Promise made, promise kept. Here’s the novel technique that deduces the depth of each object within an image. The interesting part is that we used the same natural principles of the human eye. Reverse engineering the eyes, we are using triangular positioning to know the distance of the objects from the camera, which is what you see in the picture below.
The advantage of having depth perception, is the accuracy it gives so you can instantaneously tell the positioning of different objects in a scene. Now we’ll be applying our own AI Powershift to this part of the software, to optimize our hardware while giving more results.
In this update we added more accuracy and quality of different object detection by changing the core engine. Now we also added our software which is combined with temperature detection for Thermal Infrared cameras. This feature adds to the complexity of the “All seeing” AI.
In the next few weeks, we will be talking about a novel technique that will incorporate depth recognition. This feature will bring about price reduction in the industry of auto manufacturer in regards to technology for example.
Welcome to another update where we wanted to show you this video. In this video we try to point out the accuracy and quality compared to other engines in the works, at detecting objects. This is only a sample as more objects will be detected overtime for a more complete result. This results in a higher number of object detected overall.
Next, consists of developping a more accurate system.
First off, we would like to welcome everyone in the new year! 2020 has been full of challenges, and 2021 doesn’t feel like giving anyone a break so we’ll push through with everything we got.
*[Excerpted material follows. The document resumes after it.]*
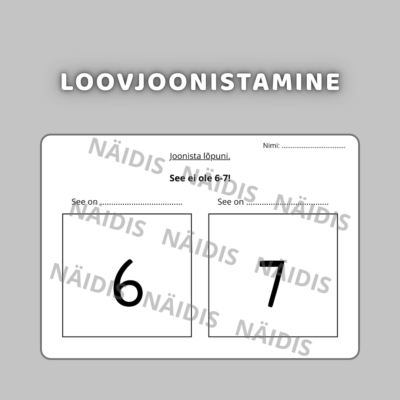 LOOVJOONISTAMINE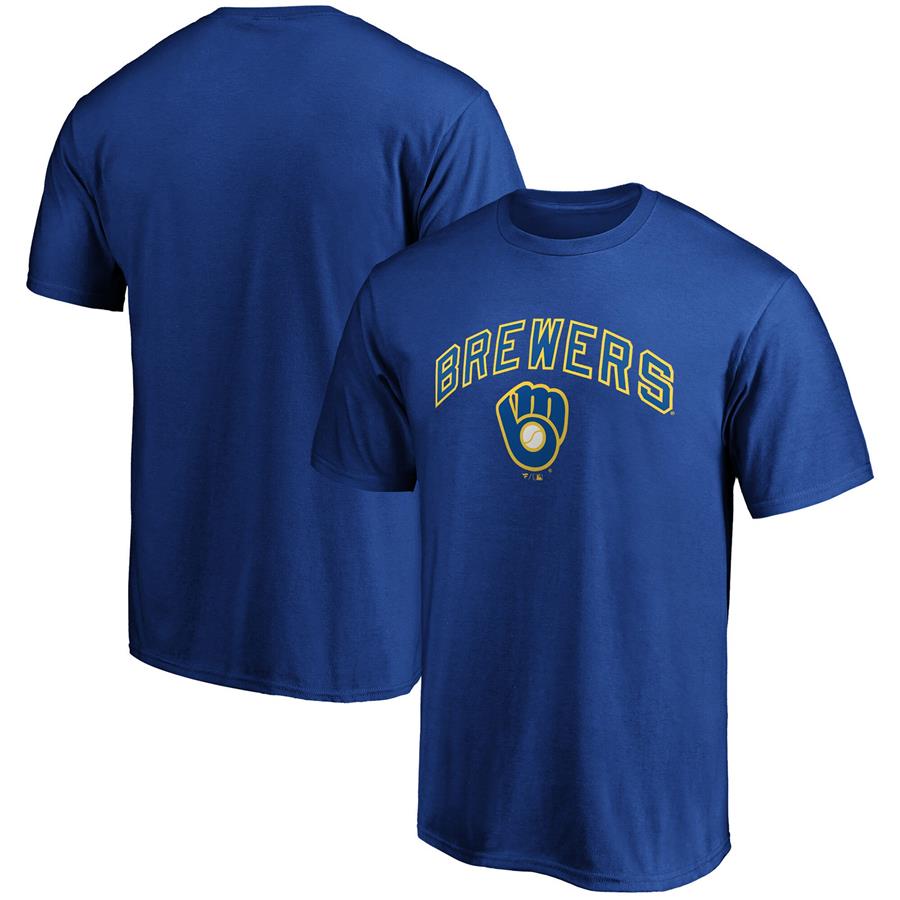 Milwaukee Brewers Fanatics Branded Cooperstown Collection Team Wahconah T-Shirt - Royal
Secondly, we’ve been doing just that, working during the holidays. We’ve surprisingly made good progress! We’re currently integrating and optimizing core functionality that will vectorialize each frame of a live video from the start. This “object recognition” and the association between frames will be done on a much higher level of accuracy, as you can compare the two pictures below.
The next step consists of testing live feed, and adding some context. The next time you’ll hear form us, we’ll post a video to demonstrate the difference.
Last update we started working on “integrating regressions to trace back objects and to predict their positions.” Although it’s relatively easy to operationalize, it’s another challenge to have the right algorithm for the right tasks.
To understand, regression concerns modeling the relationship between variables that are iteratively refined using a measure of error in the predictions made by the model.
Regression methods are a workhorse of statistics and have been co-opted into statistical machine learning. This may be confusing because we can use regression to designate the class of problem, and the class of algorithm as well. Thus, regression is a process. One that is very peculiar, since the objectives are the likes of which we have never seen before.
Here’s a look at some of the most popular regression algorithms that are considered:
– Ordinary Least Squares Regression (OLSR)
– Linear Regression
– Logistic Regression
– Stepwise Regression
– Multivariate Adaptive Regression Splines (MARS)
– Locally Estimated Scatterplot Smoothing (LOESS)
Welcome to the 6th update
Here’s a demonstration of the state of Artificial Narrow Intelligence (A.N.I.) in 2020 using the popular OpenCV, based on TensorFlow. We are planning to integrate regressions to trace back objects and to predict their positions. We would also like the public to be aware that we are targeting a new paradigm called Artificial Collective Intelligence (A.C.I). It will complement the existing Artificial General Intelligence (A.G.I.) and Artificial Super Intelligence (A.S.I.).
Nov 1st – Nov 15th
We’re now implementing movement detection by linking the continuity of the objects across different frames of a video. This will allow to extrapolate the position of the object in any point in time.
Stay tuned for a video on the latest step from Philippe Bouchard on November 15th!
Oct 19th – Nov 1st
Having the skeleton built, we can now implement the inference of particular instances by reference to vectorization of static images.
So in other words, we’ll be able to deduce object types present in images, by converting the pixel-based ones into vector-based versions with every facet treated as a line or shape. (i.e. image shown on the bottom which on the right represents a pixel-based image, versus the left representing a vector-based version)
You might think this only applies to images, but this also include any sort of text, symbols, and other tiny details. So it doesn’t only apply to object recognition.
Oct 4th – Oct 18th
Now that we have that 5 year-old capable of understanding the mathematical language, we can start working on deduction, and its capability to extrapolate different analysis from various data.
Contrary to most models which are very specific at handling a task in particular, it will be able to take a general approach to various problems simultaneously, to get the bigger picture.
In fact, multiple industries/sectors could benefit from such a model, like Economy (predicting models), Stock markets, Medical field, Gaming, Fashion trends, Astrophysics, Science, Accounting, Architecture (drawings & conceptions), and more…
The of the A.S.I. is in development!
The next 2 weeks will be dedicated to integrate the mathematical language, so it can achieve the same level of comprehension of a 5 year old child.
Welcome to milestone 1!
We present the AI Powershift, which will be used to speed up your Artificial Intelligence algorithms and interpreted languages up to 10x using this innovative translator and your favorite compiler. This translator is generic thus working with all libraries and the most complex algotrithms.
This software will be used in our A.S.I. to maximize the hardware, accelerating the learning curve.